* [Задания]:
1. Перепишите фрагмент отрывка о работе реаниматолога между словами «Совершенно ясно, что» и «наши усилия бессмысленными.» включительно, заменив «капиллярах» на «сосудах».
2. Какой объем кровопотери при переломе костей таза обычно называется в отрывке о работе реаниматолога?
3. Продолжите отрывок о работе реаниматолога, начав сразу после его последнего предложения.

* [Отрывок]:
Многие реаниматологи могут рассказать, как по их просьбе ночью приезжали курсанты военных училищ, солдаты, дежурные милиционеры и другие добровольцы. У них забирали 3—5 литров свежей крови, чем спасали и погибающих от кровопотери людей.
Совершенно ясно, что болезнь массивных вливаний будет тем сильнее выражена, чем более растянутой во времени была кровопотеря, чем позже начато возвращение больному объема жидкости. В этом случае два фактора, вызывающих кризис микроциркуляции, объединяют свои усилия, и нарушения кровотока в капиллярах бывают особенно выраженными.
О том, как лечат больных с глубокими пороками периферического кровообращения, мы с вами уже говорили, когда обсуждали судьбу Николая Петровича С.
Итак, что же делать реаниматологу с больным, у которого сломаны кости таза? Обезболивать и полноценно возмещать потерю крови, вытекающей из разбитых костей в мягкие ткани спины, живота и бедер. Объем такой кровопотери обычно превышает 2—3 литра. А главное – проводить реанимацию быстро, потому что фактор времени может сделать все наши усилия бессмысленными.
Кстати, о времени – мы на дежурстве уже много часов и не заметили, чтобы реаниматолог хоть раз присел отдохнуть. А вообще, имеет ли он право на дежурстве отдыхать? А имеет ли он право ходить в театр?
Имеет ли право реаниматолог ходить в театр!

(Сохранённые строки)
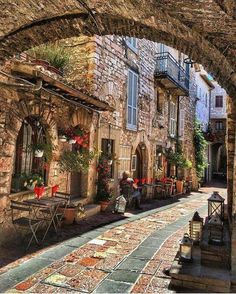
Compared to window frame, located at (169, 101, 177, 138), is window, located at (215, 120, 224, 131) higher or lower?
higher

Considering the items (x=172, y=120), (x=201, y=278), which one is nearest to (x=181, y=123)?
(x=172, y=120)

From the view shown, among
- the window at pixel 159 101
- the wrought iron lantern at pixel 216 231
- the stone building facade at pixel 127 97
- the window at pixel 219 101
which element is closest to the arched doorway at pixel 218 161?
the window at pixel 219 101

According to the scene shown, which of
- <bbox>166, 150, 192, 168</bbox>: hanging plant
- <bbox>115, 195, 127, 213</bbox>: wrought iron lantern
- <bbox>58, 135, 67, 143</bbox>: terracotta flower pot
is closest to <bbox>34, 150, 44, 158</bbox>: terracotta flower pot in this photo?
<bbox>58, 135, 67, 143</bbox>: terracotta flower pot

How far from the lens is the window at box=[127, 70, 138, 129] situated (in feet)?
33.7

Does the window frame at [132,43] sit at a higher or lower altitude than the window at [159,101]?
higher

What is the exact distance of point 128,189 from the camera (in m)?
9.14

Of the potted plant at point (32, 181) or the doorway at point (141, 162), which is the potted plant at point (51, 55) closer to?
the potted plant at point (32, 181)

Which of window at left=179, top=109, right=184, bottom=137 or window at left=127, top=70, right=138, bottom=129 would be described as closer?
window at left=127, top=70, right=138, bottom=129

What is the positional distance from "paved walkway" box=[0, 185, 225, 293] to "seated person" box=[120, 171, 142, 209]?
248 cm

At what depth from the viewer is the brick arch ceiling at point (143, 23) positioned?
272 centimetres

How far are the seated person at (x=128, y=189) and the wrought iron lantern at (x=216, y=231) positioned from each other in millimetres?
4559

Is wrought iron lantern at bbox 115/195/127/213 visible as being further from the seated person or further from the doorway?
the doorway

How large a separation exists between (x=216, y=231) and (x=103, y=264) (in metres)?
1.78

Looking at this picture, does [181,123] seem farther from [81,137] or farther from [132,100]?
[81,137]
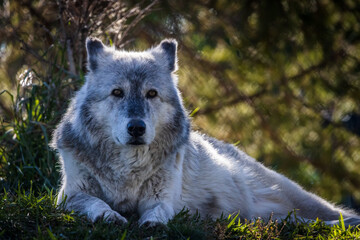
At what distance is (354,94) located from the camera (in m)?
7.66

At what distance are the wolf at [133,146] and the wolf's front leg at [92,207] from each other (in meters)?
0.01

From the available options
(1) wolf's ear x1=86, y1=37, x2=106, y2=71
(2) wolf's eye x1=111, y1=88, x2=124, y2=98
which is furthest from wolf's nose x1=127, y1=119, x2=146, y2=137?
(1) wolf's ear x1=86, y1=37, x2=106, y2=71

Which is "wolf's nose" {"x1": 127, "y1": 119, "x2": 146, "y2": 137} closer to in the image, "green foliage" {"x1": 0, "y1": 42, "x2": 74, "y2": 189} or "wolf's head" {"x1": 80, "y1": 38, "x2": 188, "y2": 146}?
"wolf's head" {"x1": 80, "y1": 38, "x2": 188, "y2": 146}

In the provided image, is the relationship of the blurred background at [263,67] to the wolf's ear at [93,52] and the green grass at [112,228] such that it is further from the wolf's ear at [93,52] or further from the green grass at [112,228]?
the green grass at [112,228]

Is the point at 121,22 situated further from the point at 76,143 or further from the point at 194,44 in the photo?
the point at 76,143

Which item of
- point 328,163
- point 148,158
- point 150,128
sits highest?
point 150,128

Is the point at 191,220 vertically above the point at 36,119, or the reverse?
the point at 36,119

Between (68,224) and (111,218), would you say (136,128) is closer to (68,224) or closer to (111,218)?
(111,218)

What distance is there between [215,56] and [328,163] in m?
2.70

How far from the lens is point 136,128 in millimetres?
3578

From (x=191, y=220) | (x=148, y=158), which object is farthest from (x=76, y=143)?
(x=191, y=220)

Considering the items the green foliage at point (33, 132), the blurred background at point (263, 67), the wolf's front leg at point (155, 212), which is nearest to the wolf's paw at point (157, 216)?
the wolf's front leg at point (155, 212)

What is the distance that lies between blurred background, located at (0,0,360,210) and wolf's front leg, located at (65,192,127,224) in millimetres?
3334

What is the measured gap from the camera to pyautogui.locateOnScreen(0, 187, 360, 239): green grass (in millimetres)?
3034
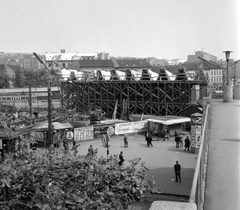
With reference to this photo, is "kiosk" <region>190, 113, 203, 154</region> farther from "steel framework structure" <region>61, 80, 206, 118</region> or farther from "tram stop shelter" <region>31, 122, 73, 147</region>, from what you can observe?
"steel framework structure" <region>61, 80, 206, 118</region>

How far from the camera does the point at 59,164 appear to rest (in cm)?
595

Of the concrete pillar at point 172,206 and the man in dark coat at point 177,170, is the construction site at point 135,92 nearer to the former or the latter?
the man in dark coat at point 177,170

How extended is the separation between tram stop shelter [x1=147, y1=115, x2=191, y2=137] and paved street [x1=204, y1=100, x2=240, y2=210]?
13580mm

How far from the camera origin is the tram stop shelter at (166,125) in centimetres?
2625

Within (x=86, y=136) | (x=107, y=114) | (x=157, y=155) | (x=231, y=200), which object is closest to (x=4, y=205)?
(x=231, y=200)

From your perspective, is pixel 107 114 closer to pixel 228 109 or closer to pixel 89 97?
pixel 89 97

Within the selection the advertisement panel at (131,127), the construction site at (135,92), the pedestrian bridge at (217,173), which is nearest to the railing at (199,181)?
the pedestrian bridge at (217,173)

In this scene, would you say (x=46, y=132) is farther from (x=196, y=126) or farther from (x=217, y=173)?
(x=217, y=173)

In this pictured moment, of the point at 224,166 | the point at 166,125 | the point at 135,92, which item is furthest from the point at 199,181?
the point at 135,92

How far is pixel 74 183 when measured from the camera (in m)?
5.62

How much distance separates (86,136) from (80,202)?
793 inches

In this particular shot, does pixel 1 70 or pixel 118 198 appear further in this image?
pixel 1 70

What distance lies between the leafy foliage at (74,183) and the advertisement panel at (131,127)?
21022 mm

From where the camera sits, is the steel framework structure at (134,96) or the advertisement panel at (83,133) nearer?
the advertisement panel at (83,133)
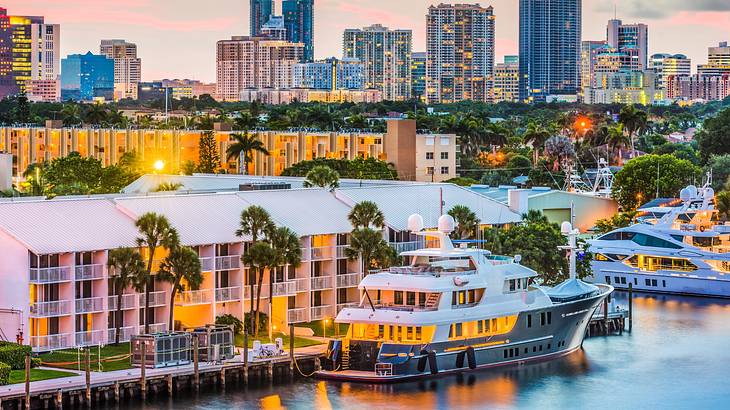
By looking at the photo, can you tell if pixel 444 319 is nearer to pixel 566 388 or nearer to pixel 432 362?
pixel 432 362

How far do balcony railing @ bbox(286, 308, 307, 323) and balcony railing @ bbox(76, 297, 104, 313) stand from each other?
10.1m

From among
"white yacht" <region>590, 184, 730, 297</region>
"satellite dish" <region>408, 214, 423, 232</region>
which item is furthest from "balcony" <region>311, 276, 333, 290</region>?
"white yacht" <region>590, 184, 730, 297</region>

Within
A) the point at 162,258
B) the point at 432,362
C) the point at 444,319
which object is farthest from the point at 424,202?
the point at 432,362

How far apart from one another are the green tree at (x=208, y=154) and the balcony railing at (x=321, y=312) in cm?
7491

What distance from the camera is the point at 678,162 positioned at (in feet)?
432

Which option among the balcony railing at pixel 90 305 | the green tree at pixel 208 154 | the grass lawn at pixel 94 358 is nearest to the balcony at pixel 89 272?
the balcony railing at pixel 90 305

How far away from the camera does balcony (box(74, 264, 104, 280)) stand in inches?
2442

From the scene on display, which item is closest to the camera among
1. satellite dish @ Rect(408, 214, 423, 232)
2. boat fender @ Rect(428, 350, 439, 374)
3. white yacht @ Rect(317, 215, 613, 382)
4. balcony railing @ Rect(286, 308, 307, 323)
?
white yacht @ Rect(317, 215, 613, 382)

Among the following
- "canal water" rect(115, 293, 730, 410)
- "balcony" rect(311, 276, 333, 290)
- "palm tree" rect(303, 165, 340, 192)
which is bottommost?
"canal water" rect(115, 293, 730, 410)

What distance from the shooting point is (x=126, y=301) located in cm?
6344

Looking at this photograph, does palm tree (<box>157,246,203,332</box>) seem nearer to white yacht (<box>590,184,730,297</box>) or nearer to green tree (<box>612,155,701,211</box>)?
white yacht (<box>590,184,730,297</box>)

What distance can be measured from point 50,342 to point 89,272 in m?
3.18

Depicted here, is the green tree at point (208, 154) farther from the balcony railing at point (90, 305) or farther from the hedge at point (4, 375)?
the hedge at point (4, 375)

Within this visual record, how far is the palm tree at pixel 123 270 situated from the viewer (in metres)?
62.3
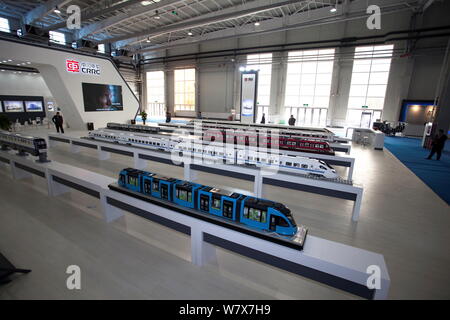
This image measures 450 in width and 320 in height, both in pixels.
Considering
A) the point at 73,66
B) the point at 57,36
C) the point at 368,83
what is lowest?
the point at 73,66

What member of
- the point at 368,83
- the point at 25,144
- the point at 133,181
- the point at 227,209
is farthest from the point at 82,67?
the point at 368,83

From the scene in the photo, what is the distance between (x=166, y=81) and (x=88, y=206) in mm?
26163

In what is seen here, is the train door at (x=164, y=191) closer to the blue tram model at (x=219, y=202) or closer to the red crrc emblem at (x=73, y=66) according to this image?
the blue tram model at (x=219, y=202)

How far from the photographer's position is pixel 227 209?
3432 millimetres

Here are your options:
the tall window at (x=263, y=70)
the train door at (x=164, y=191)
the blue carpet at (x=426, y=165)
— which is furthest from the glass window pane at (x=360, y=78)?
the train door at (x=164, y=191)

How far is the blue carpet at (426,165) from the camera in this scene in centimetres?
737

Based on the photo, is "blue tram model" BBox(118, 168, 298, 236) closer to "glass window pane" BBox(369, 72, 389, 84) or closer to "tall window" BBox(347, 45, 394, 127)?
"tall window" BBox(347, 45, 394, 127)

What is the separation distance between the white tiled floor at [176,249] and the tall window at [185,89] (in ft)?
74.5

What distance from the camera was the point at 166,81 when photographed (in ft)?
93.6

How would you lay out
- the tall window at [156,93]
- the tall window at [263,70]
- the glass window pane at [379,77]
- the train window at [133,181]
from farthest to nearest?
the tall window at [156,93]
the tall window at [263,70]
the glass window pane at [379,77]
the train window at [133,181]

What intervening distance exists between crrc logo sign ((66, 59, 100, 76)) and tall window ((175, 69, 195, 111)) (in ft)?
39.2

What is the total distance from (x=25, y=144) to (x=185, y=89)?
22.9 metres

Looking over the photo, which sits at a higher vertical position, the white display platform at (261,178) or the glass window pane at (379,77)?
the glass window pane at (379,77)

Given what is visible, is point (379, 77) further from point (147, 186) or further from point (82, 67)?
point (82, 67)
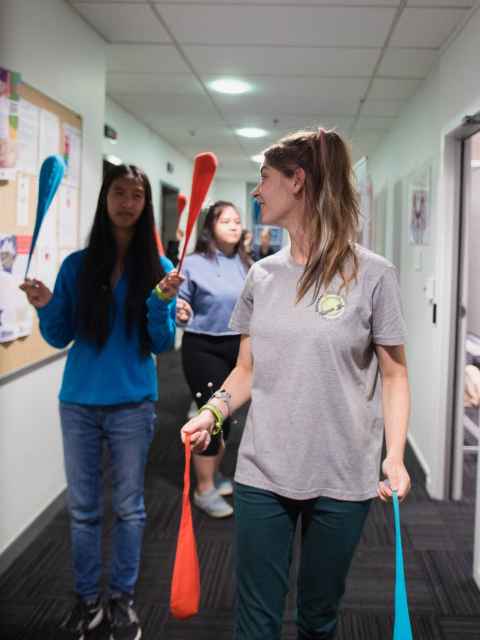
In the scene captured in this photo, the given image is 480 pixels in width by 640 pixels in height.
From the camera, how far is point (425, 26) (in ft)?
9.73

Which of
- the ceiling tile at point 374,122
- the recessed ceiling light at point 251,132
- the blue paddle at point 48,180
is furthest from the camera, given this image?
the recessed ceiling light at point 251,132

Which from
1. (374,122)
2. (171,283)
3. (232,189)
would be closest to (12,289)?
(171,283)

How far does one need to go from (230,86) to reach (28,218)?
227cm

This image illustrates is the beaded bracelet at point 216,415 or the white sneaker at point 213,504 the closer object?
the beaded bracelet at point 216,415

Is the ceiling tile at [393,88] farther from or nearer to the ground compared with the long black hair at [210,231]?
farther from the ground

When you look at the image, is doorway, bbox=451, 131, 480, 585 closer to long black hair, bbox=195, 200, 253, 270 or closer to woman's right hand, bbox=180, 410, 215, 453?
long black hair, bbox=195, 200, 253, 270

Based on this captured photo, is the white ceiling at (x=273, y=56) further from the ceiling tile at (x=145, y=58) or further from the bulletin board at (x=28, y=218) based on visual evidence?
the bulletin board at (x=28, y=218)

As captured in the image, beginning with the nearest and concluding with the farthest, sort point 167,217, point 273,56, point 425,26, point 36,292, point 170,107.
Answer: point 36,292 → point 425,26 → point 273,56 → point 170,107 → point 167,217

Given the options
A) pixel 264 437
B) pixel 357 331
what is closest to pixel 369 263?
pixel 357 331

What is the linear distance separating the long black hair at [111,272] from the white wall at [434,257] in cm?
149

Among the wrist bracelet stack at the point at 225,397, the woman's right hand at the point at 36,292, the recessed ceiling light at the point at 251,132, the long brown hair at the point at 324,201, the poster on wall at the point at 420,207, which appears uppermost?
the recessed ceiling light at the point at 251,132

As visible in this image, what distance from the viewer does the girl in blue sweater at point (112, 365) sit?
5.98 feet

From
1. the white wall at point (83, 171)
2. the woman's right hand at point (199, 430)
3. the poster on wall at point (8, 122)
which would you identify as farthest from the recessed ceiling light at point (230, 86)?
the woman's right hand at point (199, 430)

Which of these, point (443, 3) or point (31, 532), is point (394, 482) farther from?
point (443, 3)
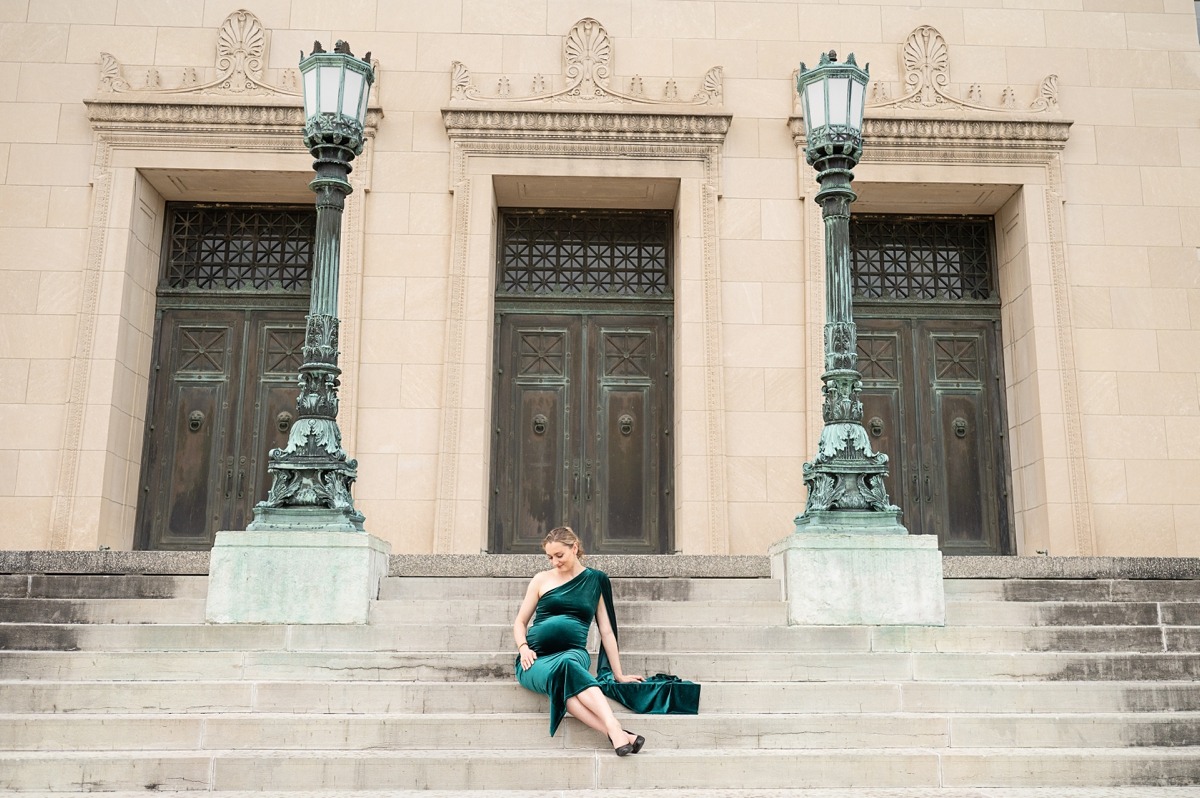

* [Ответы]:
1.
Совершенно ясно, что болезнь массивных вливаний будет тем сильнее выражена, чем более растянутой во времени была кровопотеря, чем позже начато возвращение больному объема жидкости. В этом случае два фактора, вызывающих кризис микроциркуляции, объединяют свои усилия, и нарушения кровотока в сосудах бывают особенно выраженными.
О том, как лечат больных с глубокими пороками периферического кровообращения, мы с вами уже говорили, когда обсуждали судьбу Николая Петровича С.
Итак, что же делать реаниматологу с больным, у которого сломаны кости таза? Обезболивать и полноценно возмещать потерю крови, вытекающей из разбитых костей в мягкие ткани спины, живота и бедер. Объем такой кровопотери обычно превышает 2—3 литра. А главное – проводить реанимацию быстро, потому что фактор времени может сделать все наши усилия бессмысленными.

2. Обычно он превышает 2—3 литра.

3.
Когда реаниматологов спрашивают, что самое трудное в их профессии, то нередко получают неожиданный ответ – жить в мире с собственной совестью. Действительно, реаниматолог имеет дело непосредственно с жизнью и смертью. А в таком деле нет мелочей: каждый твой шаг может быть поворотным в жизни человека.
Это ощущение ответственности не дает покоя начинающему врачу – ему ежесекундно кажется, что он только что по незнанию совершил ^тягчайшее преступление, что именно он виноват в смерти больного. Его совесть отравляет ему существование.
Такое испытание могут выдержать только люди с большим зарядом оптимизма. Как правило, реаниматологам свойственно чувство юмора. Интересно, что многие из них, учась в институте, занимались самодеятельностью: живой, легкий, импульсивный характер артиста как нельзя более подходит для взрывной работы в отделении реанимации. Однако эта эмоциональность, живость ума заставляют его принимать слишком близко к сердцу чужие несчастья, а ими отделение реанимации переполнено.
Его беспокоит, что он мало знает, мало делает для своего образования. Этот этап в жизни реаниматолога характерен тем, что он сам почти ничего не решает.
Но вот врач накопил некоторый опыт, знания. Он перестает нервничать по каждому поводу и даже может приобрести избыточную уверенность в своих действиях. Он позволяет себе вечером вместо специального медицинского журнала почитать «Иностранную литературу»: ему кажется, что он уже набил руку и наметал глаз, и удивить его в этой жизни нечем, и нет такой медицинской ситуации, из которой он не нашел бы, по крайней мере, два выхода. Вот тут-то появляются у такого врача подряд какие-то курьезные наблюдения: чуть ли не каждый больной вдруг становится исключением из правил, достойным описания в журнале «Анестезиология и реаниматология». Этот эффект объяснить несложно: врач лишь думает, что владеет реанимационной ситуацией, а на самом деле он живет в кругу книжных схем. Конкретный больной в такие схемы, конечно, не укладывается. Как гласит грузинская пословица: «Пчела разбирается в цветах, но не в ботанике».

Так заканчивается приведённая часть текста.